I’m trying to remember a postseason in which a team that won as many games as the Dodgers did during the regular season inspired so little excitement, emotion or confidence. L.A. won 104 games this year and they’re getting less press and it seems as though they have fewer people predicting a deep playoff run for them than any of the other division winners. It’s like they’re the 1998 Braves or something.

Part of this is recency bias, of course. The Dodgers were on a record pace for wins as late as mid-August, everyone was talking about them and they graced the cover of Sports Illustrated with the words “Best. Team. Ever?” slapped across it. Then they went on a 1-16 skid, stumbling through late August and much of September and they seemed extraordinarily mortal. They were, suddenly, just the latest super talented Dodges team that seemed destined to flame out in the playoffs.

I suppose it’s certainly possible that will happen again, but we probably shouldn’t lose sight of the fact that this is a really, really good Dodgers team.

● ● ●

§ **Your objective**:
Rewrite the passage about the Dodgers from "Part of this" up to and including "good Dodgers team.", replacing "skid" with "slump".

§ **Supplied records**:
● ● ●

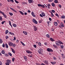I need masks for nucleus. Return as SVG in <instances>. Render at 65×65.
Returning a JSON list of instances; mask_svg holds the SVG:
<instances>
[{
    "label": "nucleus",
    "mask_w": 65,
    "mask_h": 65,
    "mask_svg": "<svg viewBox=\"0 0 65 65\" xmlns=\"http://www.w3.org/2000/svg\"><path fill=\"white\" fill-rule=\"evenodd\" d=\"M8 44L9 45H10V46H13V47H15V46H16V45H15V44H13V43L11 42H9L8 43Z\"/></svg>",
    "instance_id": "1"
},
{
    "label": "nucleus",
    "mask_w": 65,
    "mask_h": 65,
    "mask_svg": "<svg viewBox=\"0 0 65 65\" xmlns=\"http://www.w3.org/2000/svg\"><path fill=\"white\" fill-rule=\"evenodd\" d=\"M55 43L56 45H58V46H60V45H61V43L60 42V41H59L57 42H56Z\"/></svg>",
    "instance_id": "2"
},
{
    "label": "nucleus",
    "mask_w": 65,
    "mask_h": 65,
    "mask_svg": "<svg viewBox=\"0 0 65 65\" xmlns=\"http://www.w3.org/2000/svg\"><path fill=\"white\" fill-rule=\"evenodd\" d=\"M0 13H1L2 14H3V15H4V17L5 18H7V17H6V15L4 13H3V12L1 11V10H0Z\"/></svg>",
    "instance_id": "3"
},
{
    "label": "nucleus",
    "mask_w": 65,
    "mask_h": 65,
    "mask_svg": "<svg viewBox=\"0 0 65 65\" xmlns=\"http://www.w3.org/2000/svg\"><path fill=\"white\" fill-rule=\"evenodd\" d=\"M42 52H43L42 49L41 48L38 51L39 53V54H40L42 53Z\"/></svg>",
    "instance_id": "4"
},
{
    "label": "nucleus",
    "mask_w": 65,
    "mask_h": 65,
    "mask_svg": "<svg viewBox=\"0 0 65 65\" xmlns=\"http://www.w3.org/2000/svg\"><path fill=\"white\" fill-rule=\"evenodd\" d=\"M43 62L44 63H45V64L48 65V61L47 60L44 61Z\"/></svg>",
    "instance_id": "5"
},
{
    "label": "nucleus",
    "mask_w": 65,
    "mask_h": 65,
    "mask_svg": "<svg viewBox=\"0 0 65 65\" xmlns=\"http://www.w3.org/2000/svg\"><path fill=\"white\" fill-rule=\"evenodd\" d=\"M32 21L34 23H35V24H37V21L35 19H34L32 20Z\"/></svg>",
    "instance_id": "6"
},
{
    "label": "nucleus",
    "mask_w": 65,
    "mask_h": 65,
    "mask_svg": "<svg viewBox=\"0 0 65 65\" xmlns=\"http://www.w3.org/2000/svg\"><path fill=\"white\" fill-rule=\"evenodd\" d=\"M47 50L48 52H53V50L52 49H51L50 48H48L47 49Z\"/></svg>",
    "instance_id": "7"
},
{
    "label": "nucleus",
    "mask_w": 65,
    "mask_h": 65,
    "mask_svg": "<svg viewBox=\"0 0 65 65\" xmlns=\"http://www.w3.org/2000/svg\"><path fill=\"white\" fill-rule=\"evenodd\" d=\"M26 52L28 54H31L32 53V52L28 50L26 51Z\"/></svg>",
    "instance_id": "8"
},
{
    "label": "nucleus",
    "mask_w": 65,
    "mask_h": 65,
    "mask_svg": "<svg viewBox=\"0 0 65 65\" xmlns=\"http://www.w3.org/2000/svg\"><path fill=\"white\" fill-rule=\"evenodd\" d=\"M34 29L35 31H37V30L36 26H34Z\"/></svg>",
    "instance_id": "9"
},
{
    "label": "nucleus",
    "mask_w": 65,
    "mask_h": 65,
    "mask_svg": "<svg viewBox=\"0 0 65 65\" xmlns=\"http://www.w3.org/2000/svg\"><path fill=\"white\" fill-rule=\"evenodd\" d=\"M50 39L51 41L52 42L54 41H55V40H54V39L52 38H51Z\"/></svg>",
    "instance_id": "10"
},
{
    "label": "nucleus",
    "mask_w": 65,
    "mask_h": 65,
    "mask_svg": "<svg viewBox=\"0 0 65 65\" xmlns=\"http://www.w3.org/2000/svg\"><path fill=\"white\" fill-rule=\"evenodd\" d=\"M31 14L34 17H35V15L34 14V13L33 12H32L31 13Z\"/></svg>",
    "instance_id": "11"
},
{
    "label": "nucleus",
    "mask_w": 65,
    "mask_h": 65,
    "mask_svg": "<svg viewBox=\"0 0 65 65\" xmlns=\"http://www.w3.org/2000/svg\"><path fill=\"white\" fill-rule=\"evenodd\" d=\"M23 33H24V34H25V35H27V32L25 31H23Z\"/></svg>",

● ● ●

§ **Output**:
Part of this is recency bias, of course. The Dodgers were on a record pace for wins as late as mid-August, everyone was talking about them and they graced the cover of Sports Illustrated with the words “Best. Team. Ever?” slapped across it. Then they went on a 1-16 slump, stumbling through late August and much of September and they seemed extraordinarily mortal. They were, suddenly, just the latest super talented Dodges team that seemed destined to flame out in the playoffs.

I suppose it’s certainly possible that will happen again, but we probably shouldn’t lose sight of the fact that this is a really, really good Dodgers team.